As we enter what US writer, James Fallows is already calling the ‘Resistance era’ in the United States, it’s worth thinking hard again about how political change can be achieved by progressives from outside elected office. The fight against fascism in the 1930s and the US Civil Rights movements are worth study in this regard, but the political and social campaign against the AIDS epidemic deserves particular attention in the modern context.
ACT UP and the organising and activism that occurred around it was an extraordinary success story that had much in common with the early days of the trade union movement. In the face of actively hostile community and political institutions and a pharmaceutical establishment that wasn’t interested in responding to an epidemic that was already costing tens of thousands of lives, marginalised (and often criminalised) groups used sustained collective action to both support their community and force their way into the halls of power.
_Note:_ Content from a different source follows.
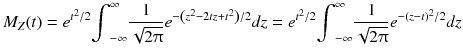 
$$ {M}_Z(t)={e}^{t^2/ 2}{\int}_{-\infty}^{\infty}\frac{1}{\sqrt{2\uppi}}{e}^{-\left({z}^2-2 tz+{t}^2\right)/ 2} d z={e}^{t^2/ 2}{\int}_{-\infty}^{\infty}\frac{1}{\sqrt{2\uppi}}{e}^{-{\left( z- t\right)}^2/ 2} d z $$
As a history of this movement, “How to Survive a Plague” is self-recommending in light of the superb television documentary on which it is based. It might not be a light beach read, but I’m looking forward to being energised by the potential for change.
“ACT UP, however, offers lessons for moving forward in the face of powerlessness, grief, and horror. When ACT UP formed in March 1987, the AIDS epidemic was six years old and had killed 40,000 people, yet President Ronald Reagan hadn’t given a single speech about it. That year the Senate, by a vote of 94–2, passed an amendment banning the Centers for Disease Control from funding AIDS programs that “promote, encourage or condone homosexual activities.” Introducing the amendment, North Carolina Sen. Jesse Helms said, “We have got to call a spade a spade, and a perverted human being a perverted human being.”